Saved entries
━━━

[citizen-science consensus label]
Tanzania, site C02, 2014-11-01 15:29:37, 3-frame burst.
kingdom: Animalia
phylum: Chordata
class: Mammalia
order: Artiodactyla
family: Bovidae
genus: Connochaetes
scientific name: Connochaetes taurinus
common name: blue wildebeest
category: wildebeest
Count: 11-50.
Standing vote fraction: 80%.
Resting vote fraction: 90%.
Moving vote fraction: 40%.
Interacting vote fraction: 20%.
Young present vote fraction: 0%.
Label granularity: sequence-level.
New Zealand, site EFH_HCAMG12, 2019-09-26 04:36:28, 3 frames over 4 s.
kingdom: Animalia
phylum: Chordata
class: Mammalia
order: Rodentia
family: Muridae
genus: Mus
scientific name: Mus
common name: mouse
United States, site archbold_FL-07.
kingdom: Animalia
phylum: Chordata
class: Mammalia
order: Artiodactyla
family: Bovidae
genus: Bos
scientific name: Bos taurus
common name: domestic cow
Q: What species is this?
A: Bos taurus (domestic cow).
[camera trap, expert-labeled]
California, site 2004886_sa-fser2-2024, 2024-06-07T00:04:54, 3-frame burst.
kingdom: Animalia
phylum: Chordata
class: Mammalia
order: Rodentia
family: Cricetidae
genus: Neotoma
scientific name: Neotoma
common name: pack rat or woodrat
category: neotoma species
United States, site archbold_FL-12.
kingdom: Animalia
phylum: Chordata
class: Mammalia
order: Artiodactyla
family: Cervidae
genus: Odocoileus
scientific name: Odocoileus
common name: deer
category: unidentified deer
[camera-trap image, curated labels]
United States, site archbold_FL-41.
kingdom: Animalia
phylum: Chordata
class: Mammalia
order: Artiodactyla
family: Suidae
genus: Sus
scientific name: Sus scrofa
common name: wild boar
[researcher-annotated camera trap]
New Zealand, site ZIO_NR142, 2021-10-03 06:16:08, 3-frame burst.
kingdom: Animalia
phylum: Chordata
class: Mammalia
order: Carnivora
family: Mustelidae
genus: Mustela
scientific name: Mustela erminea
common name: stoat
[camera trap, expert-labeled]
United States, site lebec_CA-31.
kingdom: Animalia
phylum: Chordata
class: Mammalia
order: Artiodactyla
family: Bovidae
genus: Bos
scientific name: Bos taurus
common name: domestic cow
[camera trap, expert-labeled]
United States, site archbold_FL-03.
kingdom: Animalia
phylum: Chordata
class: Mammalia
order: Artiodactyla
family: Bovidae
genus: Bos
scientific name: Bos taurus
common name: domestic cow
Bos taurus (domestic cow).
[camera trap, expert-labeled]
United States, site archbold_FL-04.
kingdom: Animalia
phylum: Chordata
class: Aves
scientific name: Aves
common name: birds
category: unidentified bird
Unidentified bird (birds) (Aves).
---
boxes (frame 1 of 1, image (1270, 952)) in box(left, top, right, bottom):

━━━

*WHAT TO DO:* Nothing in the records may change; write them out again in full.

*YOUR RESPONSE:*
[citizen-science consensus label]
Tanzania, site C02, 2014-11-01 15:29:37, 3-frame burst.
kingdom: Animalia
phylum: Chordata
class: Mammalia
order: Artiodactyla
family: Bovidae
genus: Connochaetes
scientific name: Connochaetes taurinus
common name: blue wildebeest
category: wildebeest
Count: 11-50.
Standing vote fraction: 80%.
Resting vote fraction: 90%.
Moving vote fraction: 40%.
Interacting vote fraction: 20%.
Young present vote fraction: 0%.
Label granularity: sequence-level.
New Zealand, site EFH_HCAMG12, 2019-09-26 04:36:28, 3 frames over 4 s.
kingdom: Animalia
phylum: Chordata
class: Mammalia
order: Rodentia
family: Muridae
genus: Mus
scientific name: Mus
common name: mouse
United States, site archbold_FL-07.
kingdom: Animalia
phylum: Chordata
class: Mammalia
order: Artiodactyla
family: Bovidae
genus: Bos
scientific name: Bos taurus
common name: domestic cow
Q: What species is this?
A: Bos taurus (domestic cow).
[camera trap, expert-labeled]
California, site 2004886_sa-fser2-2024, 2024-06-07T00:04:54, 3-frame burst.
kingdom: Animalia
phylum: Chordata
class: Mammalia
order: Rodentia
family: Cricetidae
genus: Neotoma
scientific name: Neotoma
common name: pack rat or woodrat
category: neotoma species
United States, site archbold_FL-12.
kingdom: Animalia
phylum: Chordata
class: Mammalia
order: Artiodactyla
family: Cervidae
genus: Odocoileus
scientific name: Odocoileus
common name: deer
category: unidentified deer
[camera-trap image, curated labels]
United States, site archbold_FL-41.
kingdom: Animalia
phylum: Chordata
class: Mammalia
order: Artiodactyla
family: Suidae
genus: Sus
scientific name: Sus scrofa
common name: wild boar
[researcher-annotated camera trap]
New Zealand, site ZIO_NR142, 2021-10-03 06:16:08, 3-frame burst.
kingdom: Animalia
phylum: Chordata
class: Mammalia
order: Carnivora
family: Mustelidae
genus: Mustela
scientific name: Mustela erminea
common name: stoat
[camera trap, expert-labeled]
United States, site lebec_CA-31.
kingdom: Animalia
phylum: Chordata
class: Mammalia
order: Artiodactyla
family: Bovidae
genus: Bos
scientific name: Bos taurus
common name: domestic cow
[camera trap, expert-labeled]
United States, site archbold_FL-03.
kingdom: Animalia
phylum: Chordata
class: Mammalia
order: Artiodactyla
family: Bovidae
genus: Bos
scientific name: Bos taurus
common name: domestic cow
Bos taurus (domestic cow).
[camera trap, expert-labeled]
United States, site archbold_FL-04.
kingdom: Animalia
phylum: Chordata
class: Aves
scientific name: Aves
common name: birds
category: unidentified bird
Unidentified bird (birds) (Aves).
---
boxes (frame 1 of 1, image (1270, 952)) in box(left, top, right, bottom):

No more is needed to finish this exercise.